In the reflection on crisis liturgies, copy the part that opens with the words "Liturgy seems to" and closes with "or homeless shelter.", changing "community" to "fellowship".

-------- Selected extract

Crisis liturgies have come to be very important to me, specifically the liturgy of healing. About three weeks after I received a diagnosis of breast cancer, I attended my annual EfM mentor training for recertification. It was good to see folks I hadn’t seen for a year and who I’d gotten to know over the past four years of training sessions. I was still rather foggy-headed about the diagnosis and it was never too far from my mind but I didn’t tell anyone in the group until we started to plan for the final Eucharist of the seminar. I spoke to the trainer privately, asking if it were possible to incorporate a service of healing in the liturgy, but to do it without drawing attention to my situation as I wasn’t totally comfortable with asking for prayers or speaking about the diagnosis. To make a long story short, it was incorporated and everyone was anointed by the trainer before we each gave each other the bread and the cup of communion. It was a powerful experience, one which finally allowed me to thank the group and to be open about my new state as a cancer patient. It certainly was a crisis liturgy in my mind, even though I didn’t really remember that it would be classified as such. I experienced a second one a couple of weeks later in an online mentor training seminar, and it was even more powerful. It was certainly an experiment, and even though the formula of the liturgy was fairly familiar (with a few changes), the idea of doing an anointing in a venue that is usually perceived as impersonal, somewhat anonymous and certainly remote was novel. I don’t know how it happened, but honestly, what I felt during that liturgy was almost indescribable. And the effects lasted for several days. Again, a crisis liturgy definitely had the effect of changing my state of mind and acceptance of my state, thanks to my fellow mentors and their brainstorming, willingness and creativity in adapting a familiar liturgy to work in an unusual setting.

Liturgy seems to be about doing things as well as changing status or state. It is a definite yet sometimes fluid way of doing worship, but it is also about building community among those gathered together to participate in a common activity and for the common good. This form of liturgy isn’t limited to worship but rather is more like putting worship to work to accomplish something other than a good feeling after an hour or so on Sunday morning or occasionally helping at a food bank or homeless shelter.

----------------
-------- Data under study

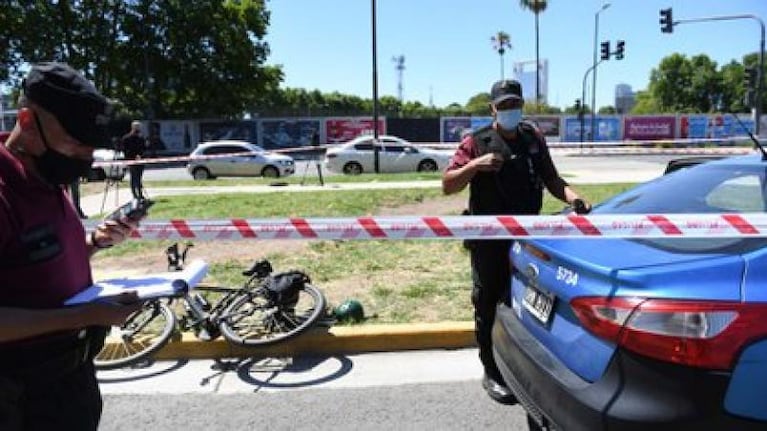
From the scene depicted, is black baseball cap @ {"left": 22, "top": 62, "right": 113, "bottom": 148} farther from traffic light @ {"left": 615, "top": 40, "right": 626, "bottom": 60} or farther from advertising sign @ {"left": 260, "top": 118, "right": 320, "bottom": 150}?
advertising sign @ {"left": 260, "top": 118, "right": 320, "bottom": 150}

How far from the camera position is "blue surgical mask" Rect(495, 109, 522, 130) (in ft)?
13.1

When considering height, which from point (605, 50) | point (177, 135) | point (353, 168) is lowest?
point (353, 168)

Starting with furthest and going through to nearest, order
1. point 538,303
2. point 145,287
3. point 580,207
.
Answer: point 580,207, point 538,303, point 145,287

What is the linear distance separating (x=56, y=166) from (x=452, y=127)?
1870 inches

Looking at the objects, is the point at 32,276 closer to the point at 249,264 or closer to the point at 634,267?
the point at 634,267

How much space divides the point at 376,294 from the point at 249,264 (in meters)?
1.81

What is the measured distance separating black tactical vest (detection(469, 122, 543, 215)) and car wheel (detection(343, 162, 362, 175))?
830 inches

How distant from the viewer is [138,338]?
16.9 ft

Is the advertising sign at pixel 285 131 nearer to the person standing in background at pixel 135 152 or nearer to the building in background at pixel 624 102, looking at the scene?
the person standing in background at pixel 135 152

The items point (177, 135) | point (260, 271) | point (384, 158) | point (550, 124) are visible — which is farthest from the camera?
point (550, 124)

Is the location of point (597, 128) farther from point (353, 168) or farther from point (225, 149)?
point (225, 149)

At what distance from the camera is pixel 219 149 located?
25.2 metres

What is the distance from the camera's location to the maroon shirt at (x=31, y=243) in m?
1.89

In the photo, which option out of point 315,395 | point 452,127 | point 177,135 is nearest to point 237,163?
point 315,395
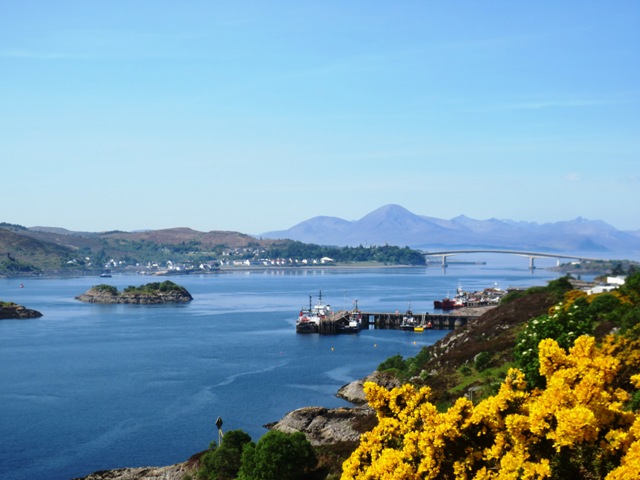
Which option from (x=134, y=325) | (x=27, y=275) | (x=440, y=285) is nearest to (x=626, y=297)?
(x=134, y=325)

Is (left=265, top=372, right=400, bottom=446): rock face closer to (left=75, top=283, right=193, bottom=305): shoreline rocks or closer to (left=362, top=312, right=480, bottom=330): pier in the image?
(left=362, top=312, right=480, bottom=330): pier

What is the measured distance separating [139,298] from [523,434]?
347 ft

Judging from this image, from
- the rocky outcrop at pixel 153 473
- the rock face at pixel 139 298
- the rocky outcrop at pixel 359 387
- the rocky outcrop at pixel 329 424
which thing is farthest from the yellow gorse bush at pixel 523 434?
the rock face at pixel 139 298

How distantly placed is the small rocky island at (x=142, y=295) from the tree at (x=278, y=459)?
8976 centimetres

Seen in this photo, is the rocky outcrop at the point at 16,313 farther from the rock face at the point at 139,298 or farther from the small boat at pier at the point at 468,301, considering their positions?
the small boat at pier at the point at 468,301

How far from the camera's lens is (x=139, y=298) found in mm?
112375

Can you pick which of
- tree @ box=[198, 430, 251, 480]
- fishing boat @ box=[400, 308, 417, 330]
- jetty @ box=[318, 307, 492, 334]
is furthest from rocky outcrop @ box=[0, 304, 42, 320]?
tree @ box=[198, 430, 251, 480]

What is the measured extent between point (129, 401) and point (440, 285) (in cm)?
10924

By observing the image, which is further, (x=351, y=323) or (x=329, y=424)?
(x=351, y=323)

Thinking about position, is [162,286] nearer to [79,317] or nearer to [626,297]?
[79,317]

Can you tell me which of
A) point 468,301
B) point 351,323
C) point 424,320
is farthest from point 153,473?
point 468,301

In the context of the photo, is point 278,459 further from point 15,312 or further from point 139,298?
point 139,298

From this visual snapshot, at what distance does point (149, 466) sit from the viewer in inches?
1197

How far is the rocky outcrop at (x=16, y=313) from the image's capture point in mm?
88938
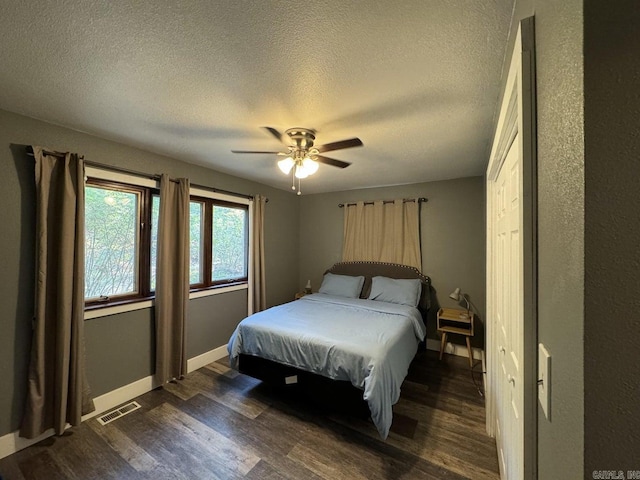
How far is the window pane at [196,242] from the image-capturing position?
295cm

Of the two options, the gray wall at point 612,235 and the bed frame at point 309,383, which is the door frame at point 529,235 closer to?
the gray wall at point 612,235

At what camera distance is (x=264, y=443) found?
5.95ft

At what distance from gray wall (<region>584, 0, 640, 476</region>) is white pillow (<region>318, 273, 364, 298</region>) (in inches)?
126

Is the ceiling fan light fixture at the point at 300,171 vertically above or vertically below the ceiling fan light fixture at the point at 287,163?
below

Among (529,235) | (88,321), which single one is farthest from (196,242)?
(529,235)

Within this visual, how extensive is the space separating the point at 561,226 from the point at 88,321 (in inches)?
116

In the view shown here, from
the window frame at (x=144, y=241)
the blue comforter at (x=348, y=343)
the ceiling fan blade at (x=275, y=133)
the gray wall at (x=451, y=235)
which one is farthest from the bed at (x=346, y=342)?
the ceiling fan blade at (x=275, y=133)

----------------

Solution for this task:
Liturgy seems to be about doing things as well as changing status or state. It is a definite yet sometimes fluid way of doing worship, but it is also about building fellowship among those gathered together to participate in a common activity and for the common good. This form of liturgy isn’t limited to worship but rather is more like putting worship to work to accomplish something other than a good feeling after an hour or so on Sunday morning or occasionally helping at a food bank or homeless shelter.